EPA Determines Alaska’s Water Quality Standards Need To Be Updated

Author: Adriana Hernandez-Santana |

The U.S. Environmental Protection Agency announced that Alaska’s water quality standards need to be updated to more accurately reflect the amount of fish Alaskans consume.

 

This action requires Alaska to revise its limits on toxic pollutants in its waters to ensure that eating fish supports healthy people and communities. EPA’s determination sets the agency on a path to issuing a federal backstop in the event that Alaska does not strengthen the state’s water quality standards to protect residents.

 

“EPA continues to engage closely with the state of Alaska to ensure its communities, many of which rely on fish and shellfish for subsistence, are safer from pollution,” said EPA Acting Assistant Administrator for Water Bruno Pigott. “Alaskans eat more salmon, other fish, and shellfish than the average American. That’s why it’s important to update the science and analyses that underpin federal and state standards that protect water quality and ensure that it’s safe to eat fish.”

 

This determination stems from long-standing concerns that the fish consumption rate used in Alaska’s existing human health criteria does not reflect the fish consumption patterns of Alaska residents, including rural and Tribal consumers.

 

Alaska’s existing water quality standards, last updated in 2003, are based on the national default fish consumption rate at that time of approximately seven ounces per month. Data from several sources indicate that actual fish consumption rates for Alaska residents, including Alaska Native and rural subsistence consumers, likely range from 7 to 14 ounces per day.

 

If the state does not submit revised water quality standards, EPA plans to propose new and revised standards for Alaska that will take this updated data into account and protect those who eat salmon and other fish and shellfish from the state’s waters.
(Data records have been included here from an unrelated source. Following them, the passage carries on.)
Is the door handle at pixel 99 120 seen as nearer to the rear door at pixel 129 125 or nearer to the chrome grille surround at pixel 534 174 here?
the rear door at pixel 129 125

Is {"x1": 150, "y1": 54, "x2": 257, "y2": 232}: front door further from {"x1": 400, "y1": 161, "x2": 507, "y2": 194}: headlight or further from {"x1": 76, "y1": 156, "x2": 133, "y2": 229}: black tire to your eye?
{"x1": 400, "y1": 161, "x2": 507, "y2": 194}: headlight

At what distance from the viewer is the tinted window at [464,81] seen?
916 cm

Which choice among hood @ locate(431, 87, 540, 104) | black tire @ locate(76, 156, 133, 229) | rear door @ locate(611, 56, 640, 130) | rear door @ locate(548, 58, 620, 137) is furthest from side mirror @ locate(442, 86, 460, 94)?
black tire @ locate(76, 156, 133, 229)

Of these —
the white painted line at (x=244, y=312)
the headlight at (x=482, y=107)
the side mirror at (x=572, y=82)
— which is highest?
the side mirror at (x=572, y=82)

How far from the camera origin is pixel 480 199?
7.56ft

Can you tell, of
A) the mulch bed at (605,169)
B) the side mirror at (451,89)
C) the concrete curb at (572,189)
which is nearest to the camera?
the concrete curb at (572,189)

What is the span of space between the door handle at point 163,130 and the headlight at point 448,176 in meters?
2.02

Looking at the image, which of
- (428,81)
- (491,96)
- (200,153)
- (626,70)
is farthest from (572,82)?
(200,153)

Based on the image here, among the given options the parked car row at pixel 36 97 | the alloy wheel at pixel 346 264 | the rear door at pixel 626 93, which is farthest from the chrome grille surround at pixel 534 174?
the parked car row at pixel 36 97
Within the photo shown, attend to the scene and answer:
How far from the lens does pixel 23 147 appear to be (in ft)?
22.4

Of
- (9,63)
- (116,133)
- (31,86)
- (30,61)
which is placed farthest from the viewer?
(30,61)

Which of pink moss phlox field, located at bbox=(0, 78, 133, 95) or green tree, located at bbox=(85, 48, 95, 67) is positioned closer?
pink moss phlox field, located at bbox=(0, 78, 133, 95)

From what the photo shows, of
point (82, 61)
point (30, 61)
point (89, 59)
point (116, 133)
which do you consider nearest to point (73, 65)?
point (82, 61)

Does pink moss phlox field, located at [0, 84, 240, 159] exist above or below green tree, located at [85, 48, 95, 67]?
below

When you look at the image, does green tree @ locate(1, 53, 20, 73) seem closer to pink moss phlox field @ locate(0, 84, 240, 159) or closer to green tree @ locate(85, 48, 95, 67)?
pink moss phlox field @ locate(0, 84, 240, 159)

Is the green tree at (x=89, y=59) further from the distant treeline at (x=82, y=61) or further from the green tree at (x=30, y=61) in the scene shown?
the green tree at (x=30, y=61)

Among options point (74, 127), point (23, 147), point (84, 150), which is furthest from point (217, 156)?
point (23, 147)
EPA will seek input from the public on the proposed rule and will consider all comments received before proceeding to the final rule stage.

 

Water quality standards define a waterbody’s goals and provide a regulatory basis for many actions under the Clean Water Act, including reporting on water quality conditions and status, developing water quality-based effluent limits in discharge permits for point sources, and setting pollution targets for a state’s water bodies.